Older children and adults could have any form of TTP or HUS, and the distinction is often unclear at initial presentation. For example, adults with a recent history of bloody diarrhea could have typical HUS caused by E. coli 0157:H7 infection or TTP with mesenteric ischemia. Likewise, the presence of a potential trigger for either secondary TTP or atypical HUS does not exclude the possibility of idiopathic TTP.
Thus plasma exchange should be offered to all older children and adults to remove possible ADAMTS13 autoantibodies. After the initiation of plasma exchange, symptoms and laboratory markers should improve within 1 to 3 days. If there is a lack of response, patients may be candidates for pharmacologic immunosuppression, which reduces the production of autoantibodies.


PROGNOSIS
In children, the prognosis of typical HUS is excellent if appropriate supportive care is given, with most recovering normal renal function.
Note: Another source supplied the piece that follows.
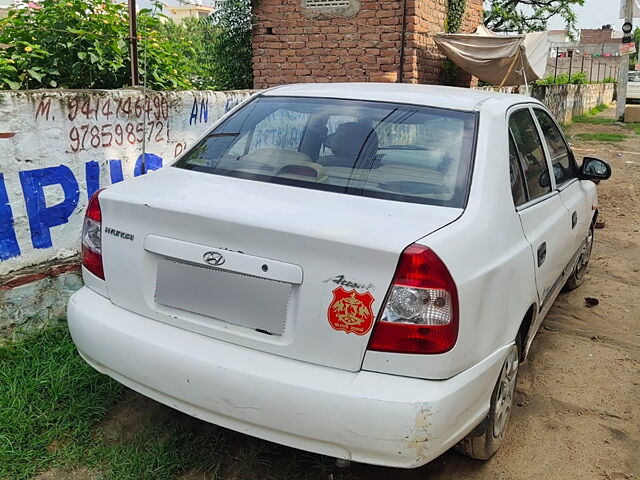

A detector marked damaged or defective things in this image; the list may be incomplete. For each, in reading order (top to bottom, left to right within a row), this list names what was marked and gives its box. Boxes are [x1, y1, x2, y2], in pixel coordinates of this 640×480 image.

damaged bumper [69, 286, 510, 466]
All patients should undergo annual monitoring for late complications such as hypertension and mild proteinuria. Relapses are very rare. In familial D-HUS, the prognosis depends on the responsible mutation. For example, patients with complement factor H mutations may become dependent on plasma exchange. The possible role of complement cascade inhibitors such as eculizumab, an anti-C5 monoclonal antibody, is currently under investigation.
In adults, the prognosis of untreated TTP or HUS is extremely poor, with survival rates of only 10%. With plasma exchange, however, survival rates have improved to 80%, although relapses occur in one third of patients with TTP associated with ADAMTS13 autoantibodies. Chronic kidney disease generally does not occur in patients with ADAMTS13 autoantibodies; however, patients may report persistence of minor cognitive symptoms, such as poor concentration or memory.